# Load & Preview Dataset

In [1]:
import os
# Buat folder datasets
os.makedirs("datasets", exist_ok=True)

In [2]:
import numpy as np
import pandas as pd

In [3]:
# Atur seed agar hasil random bisa direproduksi
np.random.seed(42)

# Membuat 10 baris data dummy
data = {
    'School_ID': np.random.randint(1000, 9999, 10),
    'Date': pd.date_range(start='2018-09-01', periods=10).strftime('%Y-%m-%d'),
    'School_Name': [f'School {i}' for i in range(1, 11)],
    'School_Level': np.random.choice(['Elementary', 'Middle', 'High', 'K-8'], 10),
    'Enrolled': np.random.randint(300, 1200, 10),
    'Present': [],
    'Absent': [],
    'Released_Early': []
}

In [4]:
# Menyesuaikan jumlah siswa agar totalnya = Enrolled
for enrolled in data['Enrolled']:
    present = int(enrolled * np.random.uniform(0.7, 0.98))  # 70–98% kehadiran
    absent = int(enrolled * np.random.uniform(0.01, 0.2))   # 1–20% ketidakhadiran

    # Koreksi jika melebihi total
    if present + absent > enrolled:
        excess = (present + absent) - enrolled
        absent = max(0, absent - excess)
    
    released_early = enrolled - present - absent

    data['Present'].append(present)
    data['Absent'].append(absent)
    data['Released_Early'].append(released_early)


In [5]:
# Buat DataFrame dari data dummy
df = pd.DataFrame(data)

# Tampilkan 10 baris pertama
df.head(10)


Unnamed: 0,School_ID,Date,School_Name,School_Level,Enrolled,Present,Absent,Released_Early
0,8270,2018-09-01,School 1,Middle,576,501,21,54
1,1860,2018-09-02,School 2,Elementary,460,359,36,65
2,6390,2018-09-03,School 3,Middle,759,628,120,11
3,6191,2018-09-04,School 4,K-8,613,463,66,84
4,6734,2018-09-05,School 5,K-8,321,277,6,38
5,7265,2018-09-06,School 6,Middle,552,480,23,49
6,1466,2018-09-07,School 7,Middle,1047,751,199,97
7,5426,2018-09-08,School 8,Middle,1156,1121,35,0
8,6578,2018-09-09,School 9,K-8,860,675,24,161
9,9322,2018-09-10,School 10,K-8,774,690,72,12


In [6]:
# Simpan data dummy (tiruan dataset asli) ke CSV
df.to_csv("datasets/original_dataset.csv", index=False)
print("✅ original_dataset.csv berhasil dibuat di folder datasets/")

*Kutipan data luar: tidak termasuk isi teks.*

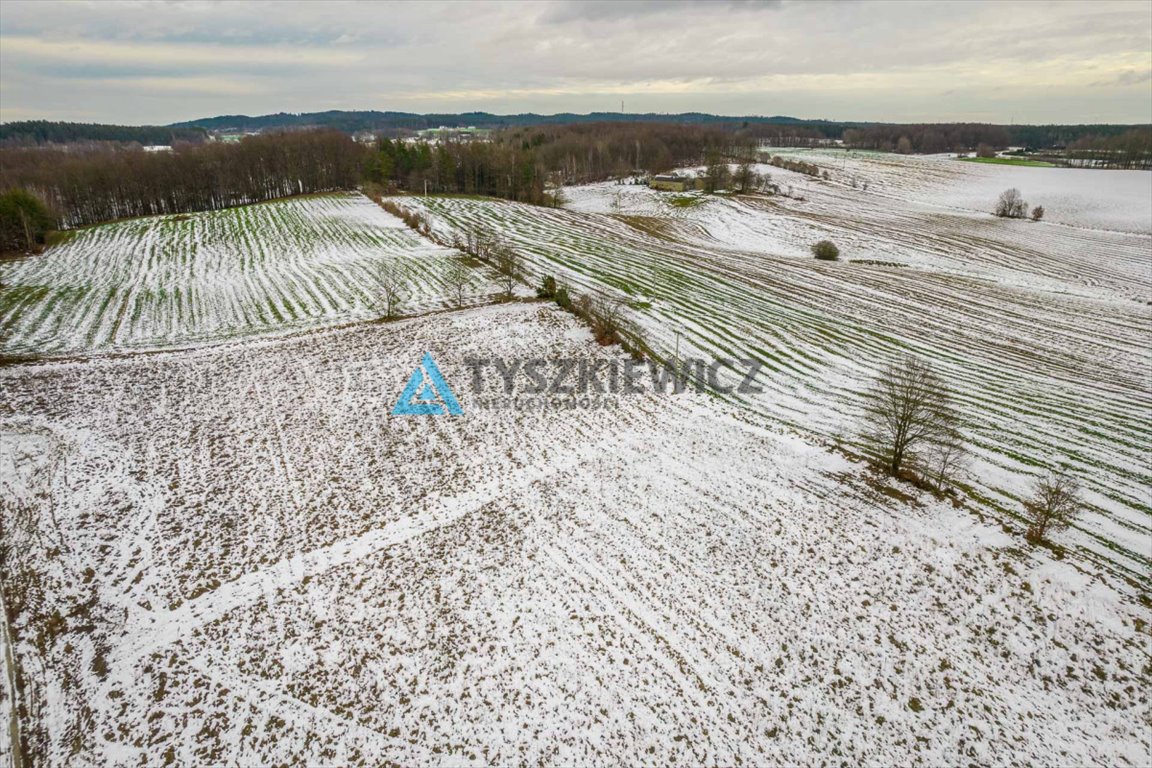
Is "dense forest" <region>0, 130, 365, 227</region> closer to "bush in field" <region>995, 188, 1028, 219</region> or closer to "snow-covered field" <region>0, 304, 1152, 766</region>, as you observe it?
"snow-covered field" <region>0, 304, 1152, 766</region>

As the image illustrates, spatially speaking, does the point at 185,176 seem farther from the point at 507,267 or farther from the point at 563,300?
the point at 563,300

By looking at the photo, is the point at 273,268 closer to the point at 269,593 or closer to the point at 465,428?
the point at 465,428

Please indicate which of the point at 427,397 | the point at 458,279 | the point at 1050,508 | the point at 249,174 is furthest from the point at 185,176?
the point at 1050,508

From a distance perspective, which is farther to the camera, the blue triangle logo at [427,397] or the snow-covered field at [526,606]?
the blue triangle logo at [427,397]

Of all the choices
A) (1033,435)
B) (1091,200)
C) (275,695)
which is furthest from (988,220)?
(275,695)

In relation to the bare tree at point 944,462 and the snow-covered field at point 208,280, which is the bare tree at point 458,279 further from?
the bare tree at point 944,462

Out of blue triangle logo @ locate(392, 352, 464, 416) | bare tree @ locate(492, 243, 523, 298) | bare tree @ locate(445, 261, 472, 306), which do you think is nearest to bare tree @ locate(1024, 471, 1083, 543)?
blue triangle logo @ locate(392, 352, 464, 416)

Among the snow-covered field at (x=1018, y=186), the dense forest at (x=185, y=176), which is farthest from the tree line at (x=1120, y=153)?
the dense forest at (x=185, y=176)
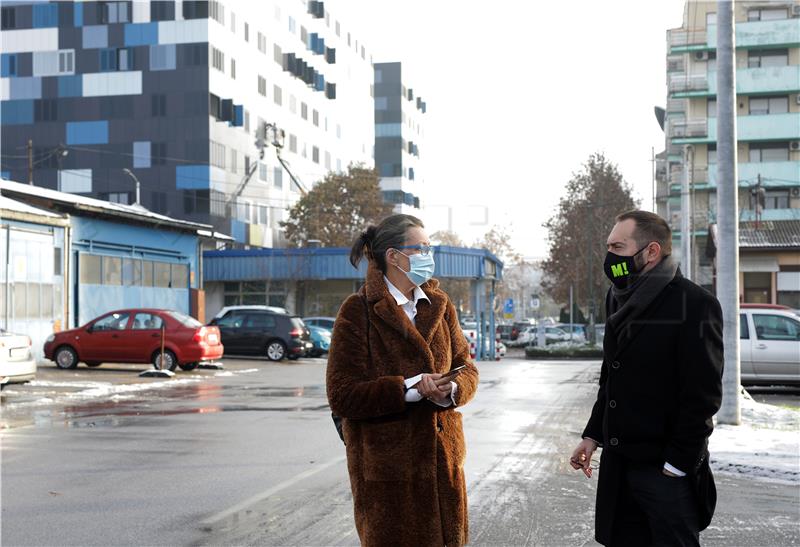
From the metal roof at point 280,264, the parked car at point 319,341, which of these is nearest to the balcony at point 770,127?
the metal roof at point 280,264

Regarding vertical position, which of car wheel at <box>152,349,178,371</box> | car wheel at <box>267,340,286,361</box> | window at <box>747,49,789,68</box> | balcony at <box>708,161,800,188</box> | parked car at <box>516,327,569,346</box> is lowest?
parked car at <box>516,327,569,346</box>

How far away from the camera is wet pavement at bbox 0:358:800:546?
6.85 meters

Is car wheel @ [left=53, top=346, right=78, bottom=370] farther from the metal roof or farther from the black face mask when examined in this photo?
the metal roof

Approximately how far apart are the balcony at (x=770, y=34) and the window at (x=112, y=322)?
1682 inches

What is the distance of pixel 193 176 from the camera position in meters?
63.5

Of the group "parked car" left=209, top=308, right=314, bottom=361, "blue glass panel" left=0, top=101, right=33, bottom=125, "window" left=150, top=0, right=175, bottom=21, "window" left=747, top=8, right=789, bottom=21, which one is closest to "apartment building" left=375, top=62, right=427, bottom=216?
"window" left=150, top=0, right=175, bottom=21

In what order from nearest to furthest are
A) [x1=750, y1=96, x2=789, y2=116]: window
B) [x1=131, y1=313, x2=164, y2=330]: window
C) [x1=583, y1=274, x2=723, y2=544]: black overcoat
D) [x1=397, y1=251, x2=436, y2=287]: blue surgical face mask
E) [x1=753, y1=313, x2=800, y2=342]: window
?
[x1=583, y1=274, x2=723, y2=544]: black overcoat → [x1=397, y1=251, x2=436, y2=287]: blue surgical face mask → [x1=753, y1=313, x2=800, y2=342]: window → [x1=131, y1=313, x2=164, y2=330]: window → [x1=750, y1=96, x2=789, y2=116]: window

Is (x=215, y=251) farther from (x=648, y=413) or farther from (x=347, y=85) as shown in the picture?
(x=648, y=413)

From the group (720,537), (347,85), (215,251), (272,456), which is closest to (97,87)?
(215,251)

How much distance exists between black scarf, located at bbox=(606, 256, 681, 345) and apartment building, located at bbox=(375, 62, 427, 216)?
95366 millimetres

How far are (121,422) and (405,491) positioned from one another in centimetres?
1065

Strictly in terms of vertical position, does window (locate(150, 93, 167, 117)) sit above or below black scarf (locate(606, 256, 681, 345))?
above

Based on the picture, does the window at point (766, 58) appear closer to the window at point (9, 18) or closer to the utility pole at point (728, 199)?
the window at point (9, 18)

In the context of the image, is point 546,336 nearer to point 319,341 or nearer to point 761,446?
point 319,341
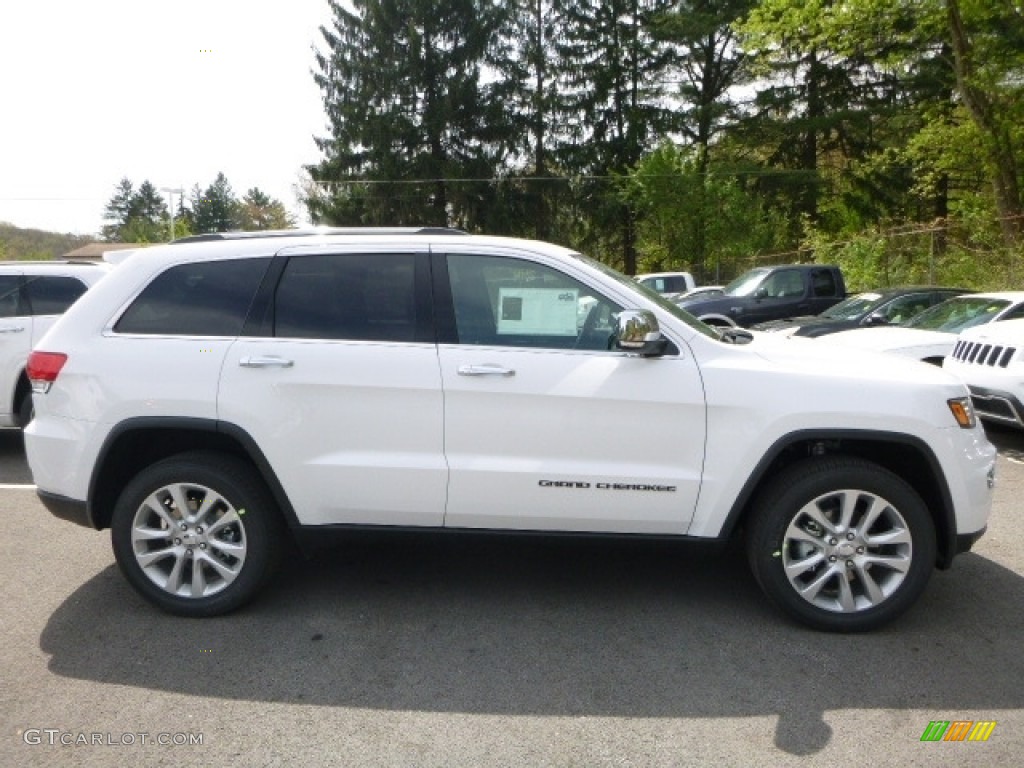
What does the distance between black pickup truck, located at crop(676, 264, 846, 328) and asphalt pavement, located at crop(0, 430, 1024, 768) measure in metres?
12.3

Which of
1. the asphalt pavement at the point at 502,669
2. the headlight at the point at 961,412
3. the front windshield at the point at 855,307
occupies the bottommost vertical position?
the asphalt pavement at the point at 502,669

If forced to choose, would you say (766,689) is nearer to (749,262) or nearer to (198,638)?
(198,638)

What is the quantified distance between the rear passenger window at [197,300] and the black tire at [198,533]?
2.10ft

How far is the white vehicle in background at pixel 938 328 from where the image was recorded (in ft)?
30.9

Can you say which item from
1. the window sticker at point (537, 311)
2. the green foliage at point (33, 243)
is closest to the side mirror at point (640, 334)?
the window sticker at point (537, 311)

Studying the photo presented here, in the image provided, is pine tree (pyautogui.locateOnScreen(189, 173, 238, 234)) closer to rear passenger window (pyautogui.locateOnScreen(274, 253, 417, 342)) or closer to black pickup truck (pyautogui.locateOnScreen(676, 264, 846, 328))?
black pickup truck (pyautogui.locateOnScreen(676, 264, 846, 328))

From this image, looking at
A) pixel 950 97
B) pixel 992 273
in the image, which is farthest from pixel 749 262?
pixel 992 273

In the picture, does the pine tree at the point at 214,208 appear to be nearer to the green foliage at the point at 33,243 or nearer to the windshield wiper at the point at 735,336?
the green foliage at the point at 33,243

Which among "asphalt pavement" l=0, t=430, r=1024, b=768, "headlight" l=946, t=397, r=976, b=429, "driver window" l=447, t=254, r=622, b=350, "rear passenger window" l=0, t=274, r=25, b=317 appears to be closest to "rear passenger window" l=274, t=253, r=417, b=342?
"driver window" l=447, t=254, r=622, b=350

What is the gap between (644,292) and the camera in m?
4.45

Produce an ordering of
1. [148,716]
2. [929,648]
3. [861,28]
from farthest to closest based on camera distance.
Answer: [861,28] → [929,648] → [148,716]

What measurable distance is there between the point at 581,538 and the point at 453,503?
Answer: 0.62 meters

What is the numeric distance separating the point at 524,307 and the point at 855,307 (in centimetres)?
1094

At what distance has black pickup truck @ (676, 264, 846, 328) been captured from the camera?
56.0ft
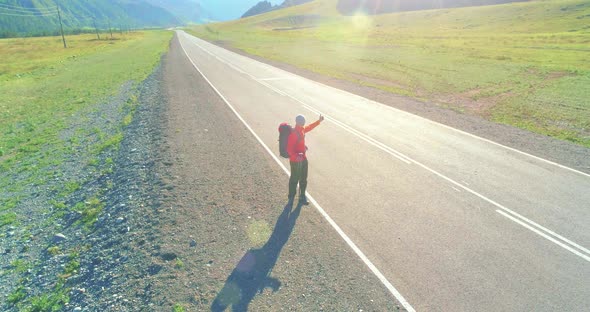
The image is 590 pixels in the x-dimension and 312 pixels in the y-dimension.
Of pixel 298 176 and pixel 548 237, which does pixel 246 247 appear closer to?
pixel 298 176

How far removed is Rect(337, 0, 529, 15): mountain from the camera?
145m

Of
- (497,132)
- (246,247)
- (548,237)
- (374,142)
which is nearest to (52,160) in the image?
(246,247)

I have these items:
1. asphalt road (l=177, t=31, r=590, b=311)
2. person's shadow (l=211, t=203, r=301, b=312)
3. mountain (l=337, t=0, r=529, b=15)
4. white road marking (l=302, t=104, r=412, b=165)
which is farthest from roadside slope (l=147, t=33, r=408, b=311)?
mountain (l=337, t=0, r=529, b=15)

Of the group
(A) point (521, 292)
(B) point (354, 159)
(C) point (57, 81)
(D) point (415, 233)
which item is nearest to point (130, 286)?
(D) point (415, 233)

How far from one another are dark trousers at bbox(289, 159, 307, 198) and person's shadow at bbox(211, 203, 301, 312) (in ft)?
4.18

✅ original_dataset.csv berhasil dibuat di folder datasets/


> Dataset ini merupakan contoh tiruan dari NYC 2018-2019 Student Attendance, dengan struktur kolom yang identik.
> Kolom-kolom utama: `Enrolled`, `Present`, `Absent`, `Released_Early`, serta atribut sekolah.